In Bogotá, she took a course in thanatopraxy, the set of practices and techniques for presenting corpses. Sonia began performing autopsies in the 1980s, when the Riohacha morgue received unclaimed bodies and disfigured victims of Colombia's internal conflict who were unrecognizable. The authorities usually disposed of the bodies in a mass grave, where they were buried naked and without coffins; however, Bermúdez made the decision to dig graves for unclaimed dead from her town in an empty lot belonging to the municipality.

In 1995 the city hall gave her a valuable piece of land and in 1996 Sonia founded the organization Gente como Uno (People as One), starting a cemetery at kilometer 10 on the Riohacha-Valledupar road, on the road to the south of La Guajira, where she buries people who could not access official funeral services due to their precarious economic conditions, especially Venezuelan migrants from the northern part of the country, as well as the unknown dead who die far from their families, the "NN". At first she buried the dead in the ground and then exhumed them, but since 2007 she began to build cement vaults, where in addition to collecting and transporting the bodies in her truck, she prepares them, buries them and even mourns them in the company of their loved ones. Sonia has received more than 600 deceased since she started the project, in at least 30 years.

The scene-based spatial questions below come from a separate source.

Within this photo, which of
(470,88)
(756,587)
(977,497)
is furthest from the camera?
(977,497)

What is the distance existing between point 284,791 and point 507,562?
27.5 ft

For her work she has received public recognition from the United Nations High Commissioner for Refugees (UNHCR), an organization that has donated cement and bricks so that she can continue adding vaults to her cemetery. According to Federico Sersale, head of UNHCR for La Guajira, the agency does not normally look after the rights of the deceased, but they saw the need to do so when they heard Sonia's story because no other organization was addressing the situation.

In 2020 she was recognized by the United Nations (UN), which chose 75 people around the world to highlight those who "build society through their social legacy" for the commemoration of the organization's 75th anniversary. Sonia's story was one of the twelve prioritized by Humanity House, in the Netherlands, to make up a photographic exhibition.